== AIM OF THE TASK ==
Please print all of the entries, matching them exactly.
• • • • •
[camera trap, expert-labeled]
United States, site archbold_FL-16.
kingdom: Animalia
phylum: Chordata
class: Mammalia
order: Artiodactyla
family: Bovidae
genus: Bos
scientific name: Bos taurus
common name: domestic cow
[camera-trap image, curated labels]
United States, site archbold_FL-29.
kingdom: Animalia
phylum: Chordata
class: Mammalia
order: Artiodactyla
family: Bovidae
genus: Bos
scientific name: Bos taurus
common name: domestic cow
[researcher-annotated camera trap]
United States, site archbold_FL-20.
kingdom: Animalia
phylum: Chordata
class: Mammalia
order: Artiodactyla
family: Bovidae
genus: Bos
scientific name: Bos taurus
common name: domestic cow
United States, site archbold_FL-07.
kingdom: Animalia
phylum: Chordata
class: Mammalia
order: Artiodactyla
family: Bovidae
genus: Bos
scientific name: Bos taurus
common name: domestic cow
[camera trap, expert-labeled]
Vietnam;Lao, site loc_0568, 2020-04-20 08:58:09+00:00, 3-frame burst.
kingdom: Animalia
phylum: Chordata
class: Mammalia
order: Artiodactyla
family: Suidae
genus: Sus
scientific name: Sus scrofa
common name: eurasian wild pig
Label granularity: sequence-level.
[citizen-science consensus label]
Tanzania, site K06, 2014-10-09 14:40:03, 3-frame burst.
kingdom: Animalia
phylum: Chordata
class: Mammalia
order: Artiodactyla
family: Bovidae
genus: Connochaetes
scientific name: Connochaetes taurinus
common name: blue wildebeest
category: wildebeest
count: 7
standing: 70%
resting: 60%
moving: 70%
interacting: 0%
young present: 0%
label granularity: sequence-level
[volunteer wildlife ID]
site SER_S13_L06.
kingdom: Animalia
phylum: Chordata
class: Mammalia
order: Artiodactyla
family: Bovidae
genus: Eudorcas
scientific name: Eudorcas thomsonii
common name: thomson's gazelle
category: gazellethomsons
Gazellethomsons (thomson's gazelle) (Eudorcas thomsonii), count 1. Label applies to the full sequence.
• • • • •
== EXERCISE RESPONSE ==
[camera trap, expert-labeled]
United States, site archbold_FL-16.
kingdom: Animalia
phylum: Chordata
class: Mammalia
order: Artiodactyla
family: Bovidae
genus: Bos
scientific name: Bos taurus
common name: domestic cow
[camera-trap image, curated labels]
United States, site archbold_FL-29.
kingdom: Animalia
phylum: Chordata
class: Mammalia
order: Artiodactyla
family: Bovidae
genus: Bos
scientific name: Bos taurus
common name: domestic cow
[researcher-annotated camera trap]
United States, site archbold_FL-20.
kingdom: Animalia
phylum: Chordata
class: Mammalia
order: Artiodactyla
family: Bovidae
genus: Bos
scientific name: Bos taurus
common name: domestic cow
United States, site archbold_FL-07.
kingdom: Animalia
phylum: Chordata
class: Mammalia
order: Artiodactyla
family: Bovidae
genus: Bos
scientific name: Bos taurus
common name: domestic cow
[camera trap, expert-labeled]
Vietnam;Lao, site loc_0568, 2020-04-20 08:58:09+00:00, 3-frame burst.
kingdom: Animalia
phylum: Chordata
class: Mammalia
order: Artiodactyla
family: Suidae
genus: Sus
scientific name: Sus scrofa
common name: eurasian wild pig
Label granularity: sequence-level.
[citizen-science consensus label]
Tanzania, site K06, 2014-10-09 14:40:03, 3-frame burst.
kingdom: Animalia
phylum: Chordata
class: Mammalia
order: Artiodactyla
family: Bovidae
genus: Connochaetes
scientific name: Connochaetes taurinus
common name: blue wildebeest
category: wildebeest
count: 7
standing: 70%
resting: 60%
moving: 70%
interacting: 0%
young present: 0%
label granularity: sequence-level
[volunteer wildlife ID]
site SER_S13_L06.
kingdom: Animalia
phylum: Chordata
class: Mammalia
order: Artiodactyla
family: Bovidae
genus: Eudorcas
scientific name: Eudorcas thomsonii
common name: thomson's gazelle
category: gazellethomsons
Gazellethomsons (thomson's gazelle) (Eudorcas thomsonii), count 1. Label applies to the full sequence.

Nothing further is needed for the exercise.